Stephen King’s “The Gunslinger” has similar origins. The stories were first published in the Magazine of Fantasy and Science Fiction in the late ’70s and early ’80s. These entries were collected into a book of the same title. King swaps guns for swords, but otherwise his Roland of Gilead is as classic an S&S hero as you would like. Subsequent books expanded the scope (and page count), but the heart of the Dark Tower can be found in those original tales, still bound in the yellowing pages of the magazine.
Silvia: It’s no surprise that King reconfigured S&S into a Western. This subgenre, which begins with writers such as Robert E. Howard and his Conan adventures, had already begun morphing by 1970 when Fritz Leiber’s Fafhrd and the Gray Mouser stories were collected in “Swords and Deviltry.” Leiber was deeply influenced by authors who were active in the pulps in previous decades, such as H.P. Lovecraft, and if we continue this game of six degrees of separation, we arrive at C.L. Moore, who created two iconic characters: the space adventurer Northwest Smith (grandfather to Han Solo) and the warrior queen Jirel of Joiry whose stories are collected in “Black God’s Kiss” (2007).

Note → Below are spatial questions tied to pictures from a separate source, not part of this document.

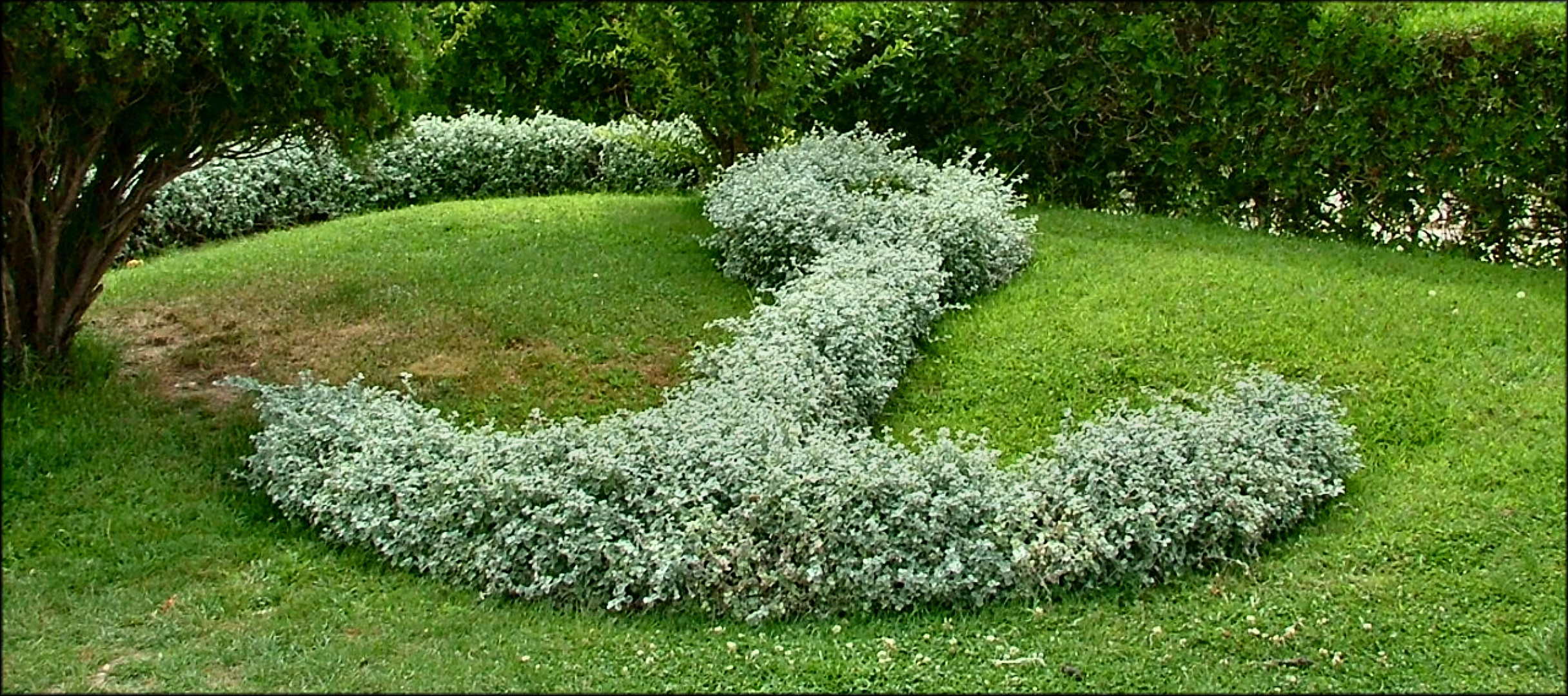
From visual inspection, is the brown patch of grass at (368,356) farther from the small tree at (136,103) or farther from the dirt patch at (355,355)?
the small tree at (136,103)

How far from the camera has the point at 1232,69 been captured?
8.10m

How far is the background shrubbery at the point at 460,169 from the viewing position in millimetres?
8531

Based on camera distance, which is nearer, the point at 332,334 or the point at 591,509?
the point at 591,509

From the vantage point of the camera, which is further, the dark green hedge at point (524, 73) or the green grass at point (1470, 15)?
the dark green hedge at point (524, 73)

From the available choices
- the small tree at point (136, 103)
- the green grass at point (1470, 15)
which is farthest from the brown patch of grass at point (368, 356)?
the green grass at point (1470, 15)

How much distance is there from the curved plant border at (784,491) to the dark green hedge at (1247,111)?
2813mm

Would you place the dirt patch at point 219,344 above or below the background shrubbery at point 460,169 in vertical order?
below

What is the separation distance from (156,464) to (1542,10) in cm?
641

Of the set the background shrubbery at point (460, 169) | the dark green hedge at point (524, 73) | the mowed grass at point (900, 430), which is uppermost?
the dark green hedge at point (524, 73)

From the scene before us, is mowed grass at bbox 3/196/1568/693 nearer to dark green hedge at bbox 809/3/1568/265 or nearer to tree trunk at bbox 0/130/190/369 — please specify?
tree trunk at bbox 0/130/190/369

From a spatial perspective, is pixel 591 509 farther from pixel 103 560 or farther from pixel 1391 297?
pixel 1391 297

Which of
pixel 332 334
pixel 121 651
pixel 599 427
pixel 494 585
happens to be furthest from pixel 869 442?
pixel 332 334

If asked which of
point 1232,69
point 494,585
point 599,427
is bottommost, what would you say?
point 494,585

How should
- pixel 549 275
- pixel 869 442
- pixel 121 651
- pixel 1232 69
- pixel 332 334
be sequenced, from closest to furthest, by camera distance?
pixel 121 651 → pixel 869 442 → pixel 332 334 → pixel 549 275 → pixel 1232 69
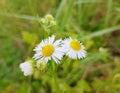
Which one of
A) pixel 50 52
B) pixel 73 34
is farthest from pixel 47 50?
pixel 73 34

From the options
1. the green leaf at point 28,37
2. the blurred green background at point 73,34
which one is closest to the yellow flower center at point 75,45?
the blurred green background at point 73,34

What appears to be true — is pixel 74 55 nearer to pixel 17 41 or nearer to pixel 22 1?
pixel 17 41

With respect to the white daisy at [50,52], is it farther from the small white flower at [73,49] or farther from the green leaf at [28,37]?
the green leaf at [28,37]

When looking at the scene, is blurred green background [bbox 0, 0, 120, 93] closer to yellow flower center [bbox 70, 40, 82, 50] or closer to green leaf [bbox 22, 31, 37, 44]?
green leaf [bbox 22, 31, 37, 44]

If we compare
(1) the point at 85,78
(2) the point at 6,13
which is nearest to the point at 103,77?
(1) the point at 85,78

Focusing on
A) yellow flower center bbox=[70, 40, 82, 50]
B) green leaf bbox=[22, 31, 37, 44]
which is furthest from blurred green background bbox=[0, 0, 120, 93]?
yellow flower center bbox=[70, 40, 82, 50]

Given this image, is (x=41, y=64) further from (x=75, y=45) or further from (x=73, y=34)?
(x=73, y=34)
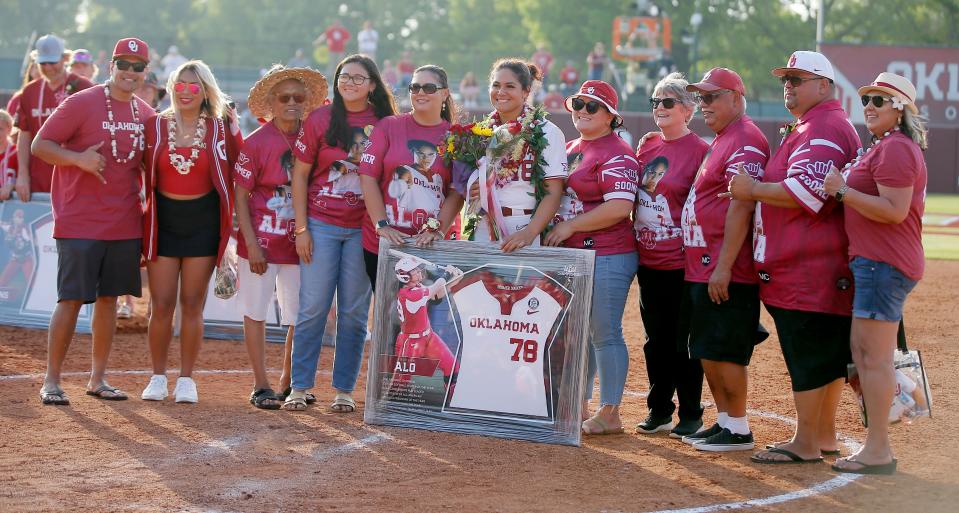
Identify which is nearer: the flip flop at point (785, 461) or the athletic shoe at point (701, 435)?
the flip flop at point (785, 461)

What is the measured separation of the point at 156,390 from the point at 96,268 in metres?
0.83

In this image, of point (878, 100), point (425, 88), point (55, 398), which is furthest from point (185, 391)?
point (878, 100)

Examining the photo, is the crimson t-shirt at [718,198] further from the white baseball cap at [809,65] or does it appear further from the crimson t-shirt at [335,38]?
the crimson t-shirt at [335,38]

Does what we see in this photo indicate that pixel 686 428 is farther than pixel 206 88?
No

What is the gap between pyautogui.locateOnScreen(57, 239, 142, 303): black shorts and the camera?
7.36 metres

Around the time Leiber was churning out more volumes of adventures, Tanith Lee, Karl Edward Wagner and C.J. Cherryh contributed to a mini-boom of S&S. Lee had “The Birthgrave” (1975), first in a trilogy, about an amnesiac woman with strange powers who awakens inside a volcano and goes on to roam a landscape populated with magic and violence. Wagner in turn wrote many books starring the mercenary Kane, imbuing his creation with touches of horror — these novels have been collected as “Gods in Darkness” (2002) and “The Midnight Sun” (2003). Cherryh penned the Morgaine Cycle, beginning with “Gate of Ivrel” in 1976, which follows a mysterious warrior on a mission to close down portals that allow time travel and passage between worlds.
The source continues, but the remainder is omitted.